Readers of Wilder are always eager to read more about her life and to visit the places she lived, as I have done over the years. This new collection of essays, a publication of The Pioneer Girl Project, by a number of notable Wilder scholars, will not disappoint. This book is a follow-up to the wildly popular “Pioneer Girl: The Annotated Autobiography” (SDSHS Press, 2014).

The writers of the essays explore in great depth the issues surrounding the contributions of Wilder’s daughter, Rose, to her mother’s books, Laura’s path to becoming a published author, the myths and truths found within her books and the lasting appeal of her writings. “As Wilder’s letter to (Rose Wilder) Lane attests, whenever these two strong-willed women did not see eye to eye on the manuscript, Wilder usually prevailed.”

Countless readers have been deeply touched by her books and the lessons within them, and it is fascinating to plumb the reasons why her books resonate to this day. “Once again, Laura Ingalls Wilder had proven just how relevant she was to another generation.”
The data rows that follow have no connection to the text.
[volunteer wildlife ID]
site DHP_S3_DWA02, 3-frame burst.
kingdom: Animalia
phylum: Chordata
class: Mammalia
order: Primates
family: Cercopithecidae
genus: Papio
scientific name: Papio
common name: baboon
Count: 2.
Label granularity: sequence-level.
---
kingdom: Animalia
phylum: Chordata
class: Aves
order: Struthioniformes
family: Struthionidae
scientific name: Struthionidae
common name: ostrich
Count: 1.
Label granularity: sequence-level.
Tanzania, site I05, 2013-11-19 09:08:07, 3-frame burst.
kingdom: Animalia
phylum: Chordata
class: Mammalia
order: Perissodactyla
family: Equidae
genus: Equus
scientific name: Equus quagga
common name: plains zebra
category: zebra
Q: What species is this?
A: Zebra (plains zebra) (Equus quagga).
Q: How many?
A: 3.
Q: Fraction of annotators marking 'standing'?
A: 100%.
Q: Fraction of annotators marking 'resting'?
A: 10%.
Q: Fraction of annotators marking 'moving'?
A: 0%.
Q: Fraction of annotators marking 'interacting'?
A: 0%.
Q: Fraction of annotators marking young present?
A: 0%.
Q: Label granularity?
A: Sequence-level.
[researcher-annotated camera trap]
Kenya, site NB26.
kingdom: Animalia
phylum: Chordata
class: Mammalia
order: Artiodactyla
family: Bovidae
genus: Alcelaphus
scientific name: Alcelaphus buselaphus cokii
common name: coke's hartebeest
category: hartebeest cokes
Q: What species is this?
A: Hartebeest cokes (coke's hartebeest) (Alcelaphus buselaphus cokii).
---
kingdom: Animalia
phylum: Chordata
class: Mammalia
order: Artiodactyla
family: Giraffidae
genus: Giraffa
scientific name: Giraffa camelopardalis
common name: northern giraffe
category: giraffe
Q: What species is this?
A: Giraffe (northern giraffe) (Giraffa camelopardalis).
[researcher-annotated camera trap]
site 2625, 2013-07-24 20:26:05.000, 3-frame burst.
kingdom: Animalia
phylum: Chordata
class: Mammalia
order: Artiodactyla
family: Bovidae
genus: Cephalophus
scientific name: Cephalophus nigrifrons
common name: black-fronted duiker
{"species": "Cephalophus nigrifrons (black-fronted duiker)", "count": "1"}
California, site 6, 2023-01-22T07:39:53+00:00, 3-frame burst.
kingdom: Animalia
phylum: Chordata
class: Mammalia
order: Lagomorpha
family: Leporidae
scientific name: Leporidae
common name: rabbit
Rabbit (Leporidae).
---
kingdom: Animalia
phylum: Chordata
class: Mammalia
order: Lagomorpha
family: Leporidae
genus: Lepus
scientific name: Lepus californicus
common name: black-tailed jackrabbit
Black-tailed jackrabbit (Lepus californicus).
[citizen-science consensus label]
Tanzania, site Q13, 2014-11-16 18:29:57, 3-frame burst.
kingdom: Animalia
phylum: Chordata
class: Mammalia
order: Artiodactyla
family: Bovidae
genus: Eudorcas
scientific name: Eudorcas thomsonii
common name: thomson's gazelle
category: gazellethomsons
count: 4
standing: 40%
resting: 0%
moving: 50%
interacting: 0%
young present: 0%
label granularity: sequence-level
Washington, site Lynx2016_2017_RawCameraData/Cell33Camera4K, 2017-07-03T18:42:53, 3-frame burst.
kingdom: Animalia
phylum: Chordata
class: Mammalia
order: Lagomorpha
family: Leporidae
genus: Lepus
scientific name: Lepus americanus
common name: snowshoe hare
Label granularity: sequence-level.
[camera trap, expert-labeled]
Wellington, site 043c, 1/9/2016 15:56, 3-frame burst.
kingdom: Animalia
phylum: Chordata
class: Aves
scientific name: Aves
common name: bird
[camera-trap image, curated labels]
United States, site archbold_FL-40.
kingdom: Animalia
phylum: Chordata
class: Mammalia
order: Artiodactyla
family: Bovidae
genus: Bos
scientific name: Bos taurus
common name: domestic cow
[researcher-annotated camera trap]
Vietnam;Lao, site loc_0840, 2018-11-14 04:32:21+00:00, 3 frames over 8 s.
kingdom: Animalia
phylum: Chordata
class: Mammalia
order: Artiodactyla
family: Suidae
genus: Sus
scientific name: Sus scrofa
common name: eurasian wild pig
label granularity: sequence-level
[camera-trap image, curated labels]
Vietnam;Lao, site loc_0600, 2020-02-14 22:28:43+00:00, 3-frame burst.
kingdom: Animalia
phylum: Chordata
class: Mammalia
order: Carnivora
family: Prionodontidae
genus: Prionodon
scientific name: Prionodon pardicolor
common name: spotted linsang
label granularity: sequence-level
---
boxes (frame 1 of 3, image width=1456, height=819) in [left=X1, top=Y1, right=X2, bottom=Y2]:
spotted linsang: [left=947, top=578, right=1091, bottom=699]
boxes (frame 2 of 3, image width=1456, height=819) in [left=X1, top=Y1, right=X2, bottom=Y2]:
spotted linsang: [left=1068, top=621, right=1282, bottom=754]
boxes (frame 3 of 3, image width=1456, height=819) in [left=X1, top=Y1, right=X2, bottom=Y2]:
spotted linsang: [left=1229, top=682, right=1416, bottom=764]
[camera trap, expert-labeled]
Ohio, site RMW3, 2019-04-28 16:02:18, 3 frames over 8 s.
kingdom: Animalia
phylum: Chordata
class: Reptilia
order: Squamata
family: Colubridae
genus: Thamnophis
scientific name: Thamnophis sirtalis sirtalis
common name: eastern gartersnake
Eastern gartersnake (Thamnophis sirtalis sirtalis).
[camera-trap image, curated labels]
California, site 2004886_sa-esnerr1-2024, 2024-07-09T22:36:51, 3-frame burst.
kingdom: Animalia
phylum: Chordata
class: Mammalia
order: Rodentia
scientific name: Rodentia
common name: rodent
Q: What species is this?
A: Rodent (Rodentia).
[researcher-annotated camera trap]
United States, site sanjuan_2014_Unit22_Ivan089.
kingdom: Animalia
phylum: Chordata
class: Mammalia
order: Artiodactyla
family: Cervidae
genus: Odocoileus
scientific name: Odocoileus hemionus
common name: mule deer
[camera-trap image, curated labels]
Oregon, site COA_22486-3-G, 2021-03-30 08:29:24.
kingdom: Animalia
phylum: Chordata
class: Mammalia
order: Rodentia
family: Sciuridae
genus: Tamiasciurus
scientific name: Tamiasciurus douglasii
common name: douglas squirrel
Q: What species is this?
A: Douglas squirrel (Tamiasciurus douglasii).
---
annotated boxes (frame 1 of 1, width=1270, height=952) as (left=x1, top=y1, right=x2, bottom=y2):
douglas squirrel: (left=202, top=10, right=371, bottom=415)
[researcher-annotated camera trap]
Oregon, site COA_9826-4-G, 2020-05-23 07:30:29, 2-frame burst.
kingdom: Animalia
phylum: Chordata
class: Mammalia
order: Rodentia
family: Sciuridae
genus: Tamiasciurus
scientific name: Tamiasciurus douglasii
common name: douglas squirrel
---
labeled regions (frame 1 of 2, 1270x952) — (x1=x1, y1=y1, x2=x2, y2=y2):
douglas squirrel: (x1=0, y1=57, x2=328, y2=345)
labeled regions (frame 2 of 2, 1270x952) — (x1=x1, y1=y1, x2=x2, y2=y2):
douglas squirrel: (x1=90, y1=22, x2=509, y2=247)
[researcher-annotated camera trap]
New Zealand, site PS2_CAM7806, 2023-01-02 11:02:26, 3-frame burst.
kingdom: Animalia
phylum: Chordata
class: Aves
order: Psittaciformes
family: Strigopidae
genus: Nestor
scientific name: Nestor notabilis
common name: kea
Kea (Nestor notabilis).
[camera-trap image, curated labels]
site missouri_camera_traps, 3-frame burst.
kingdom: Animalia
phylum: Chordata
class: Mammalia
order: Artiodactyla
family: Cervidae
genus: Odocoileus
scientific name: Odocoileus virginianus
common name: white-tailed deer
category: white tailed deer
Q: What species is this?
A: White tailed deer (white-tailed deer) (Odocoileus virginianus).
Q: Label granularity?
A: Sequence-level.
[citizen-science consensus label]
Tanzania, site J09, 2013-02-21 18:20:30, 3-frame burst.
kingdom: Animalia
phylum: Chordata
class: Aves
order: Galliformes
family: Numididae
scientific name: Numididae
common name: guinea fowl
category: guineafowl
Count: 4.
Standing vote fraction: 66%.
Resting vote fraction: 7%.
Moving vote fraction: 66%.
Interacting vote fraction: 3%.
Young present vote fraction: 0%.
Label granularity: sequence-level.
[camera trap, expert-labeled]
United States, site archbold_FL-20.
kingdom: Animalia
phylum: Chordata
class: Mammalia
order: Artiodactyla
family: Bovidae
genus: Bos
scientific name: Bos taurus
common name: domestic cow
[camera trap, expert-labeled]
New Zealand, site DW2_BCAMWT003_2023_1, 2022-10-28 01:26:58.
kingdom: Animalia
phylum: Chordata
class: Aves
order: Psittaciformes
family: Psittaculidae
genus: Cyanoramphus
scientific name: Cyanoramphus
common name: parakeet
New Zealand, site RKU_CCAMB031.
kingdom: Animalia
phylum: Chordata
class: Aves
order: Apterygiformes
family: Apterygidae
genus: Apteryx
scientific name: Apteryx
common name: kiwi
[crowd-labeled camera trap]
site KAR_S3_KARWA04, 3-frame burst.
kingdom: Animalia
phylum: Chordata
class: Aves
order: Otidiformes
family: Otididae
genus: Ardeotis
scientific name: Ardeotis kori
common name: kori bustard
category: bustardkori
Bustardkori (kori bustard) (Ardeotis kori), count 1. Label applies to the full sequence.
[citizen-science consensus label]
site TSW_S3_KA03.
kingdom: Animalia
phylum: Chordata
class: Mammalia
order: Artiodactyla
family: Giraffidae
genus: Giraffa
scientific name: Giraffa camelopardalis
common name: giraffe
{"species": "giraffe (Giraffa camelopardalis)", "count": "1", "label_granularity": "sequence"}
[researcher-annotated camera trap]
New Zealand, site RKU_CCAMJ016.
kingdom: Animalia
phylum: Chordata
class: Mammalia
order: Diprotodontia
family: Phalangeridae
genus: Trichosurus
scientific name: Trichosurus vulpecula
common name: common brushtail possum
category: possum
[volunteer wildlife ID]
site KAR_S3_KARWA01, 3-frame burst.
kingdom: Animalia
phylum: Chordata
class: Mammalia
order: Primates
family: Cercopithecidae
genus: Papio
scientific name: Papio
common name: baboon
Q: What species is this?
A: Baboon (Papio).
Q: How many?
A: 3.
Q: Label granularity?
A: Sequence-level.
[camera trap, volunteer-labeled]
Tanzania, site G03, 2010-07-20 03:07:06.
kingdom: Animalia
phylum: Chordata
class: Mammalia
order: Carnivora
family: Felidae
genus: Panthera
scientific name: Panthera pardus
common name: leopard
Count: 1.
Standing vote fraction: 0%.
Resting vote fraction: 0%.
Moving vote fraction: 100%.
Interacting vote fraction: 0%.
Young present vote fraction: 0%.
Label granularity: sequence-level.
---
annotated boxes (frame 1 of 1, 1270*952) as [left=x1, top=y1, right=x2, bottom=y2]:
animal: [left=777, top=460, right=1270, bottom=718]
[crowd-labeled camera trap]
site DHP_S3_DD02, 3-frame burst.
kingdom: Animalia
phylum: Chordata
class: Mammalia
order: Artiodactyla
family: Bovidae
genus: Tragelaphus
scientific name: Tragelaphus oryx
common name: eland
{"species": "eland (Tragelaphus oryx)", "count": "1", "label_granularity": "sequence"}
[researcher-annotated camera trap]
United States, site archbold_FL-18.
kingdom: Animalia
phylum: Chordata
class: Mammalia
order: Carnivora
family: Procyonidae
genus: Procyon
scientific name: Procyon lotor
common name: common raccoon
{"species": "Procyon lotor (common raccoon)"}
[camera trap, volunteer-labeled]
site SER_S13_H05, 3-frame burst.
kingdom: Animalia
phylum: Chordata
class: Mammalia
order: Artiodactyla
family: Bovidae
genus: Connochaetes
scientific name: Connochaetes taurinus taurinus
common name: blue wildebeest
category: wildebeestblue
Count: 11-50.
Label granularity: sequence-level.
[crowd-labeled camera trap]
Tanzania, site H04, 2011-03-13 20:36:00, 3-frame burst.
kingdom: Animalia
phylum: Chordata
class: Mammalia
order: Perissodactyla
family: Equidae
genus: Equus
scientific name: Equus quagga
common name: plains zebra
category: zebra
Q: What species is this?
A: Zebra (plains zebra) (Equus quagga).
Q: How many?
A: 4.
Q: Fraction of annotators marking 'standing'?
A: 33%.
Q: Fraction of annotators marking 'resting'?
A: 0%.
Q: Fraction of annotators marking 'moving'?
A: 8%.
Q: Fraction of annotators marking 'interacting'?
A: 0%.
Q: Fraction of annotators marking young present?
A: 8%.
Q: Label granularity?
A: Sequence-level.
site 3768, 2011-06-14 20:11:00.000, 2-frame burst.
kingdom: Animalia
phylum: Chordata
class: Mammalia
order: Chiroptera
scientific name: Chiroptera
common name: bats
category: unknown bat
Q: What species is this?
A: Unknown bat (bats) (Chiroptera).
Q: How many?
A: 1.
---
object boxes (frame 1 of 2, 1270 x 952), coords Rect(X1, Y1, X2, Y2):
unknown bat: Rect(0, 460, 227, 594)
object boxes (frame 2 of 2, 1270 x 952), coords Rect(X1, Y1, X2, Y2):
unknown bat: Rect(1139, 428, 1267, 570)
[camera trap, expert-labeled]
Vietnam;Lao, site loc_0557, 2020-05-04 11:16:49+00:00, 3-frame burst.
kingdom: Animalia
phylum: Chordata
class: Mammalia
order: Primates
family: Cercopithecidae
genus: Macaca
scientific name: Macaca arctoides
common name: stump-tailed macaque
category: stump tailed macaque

Here is one of my favorite Wilder lines, quoted in the book, from a letter she wrote:

“Almanzo (her husband) still loves horses as well as when he was that Farmer Boy, but he doesn’t drive them now. He drives our new Chrysler sedan instead, at least he holds the wheel. Of course I do the driving with my tongue.”

In the essay entitled “Little Myths on the Prairie,” Michael Patrick Hearn states “It is a clean, concrete, muscular English, almost Biblical in its cadences, Hemingwayesque in its clarity and precision. It is the journalistic style Wilder burnished all those years writing for the rural press. …She dispensed with the gratuitous.”

Focusing on the settings of her books, John E. Miller writes, “The prairie, in Wilder’s writings, was a place of wonder and delight, a rich storehouse of life that pleased the eye with luscious sights of wild flowers, tall grass, animal life, and water flowing in streams and contained in lakes.” She “felt a close connection to the land and used [her] craft to express the spirit of the region.”

“The Little House series is an act of creative, edited memory.”  It has given countless readers insights into her prairie world in all its glory and has shaped a love of a unique landscape.

“The Little House is always there, a cherished place where we can go if we need it. And we will.”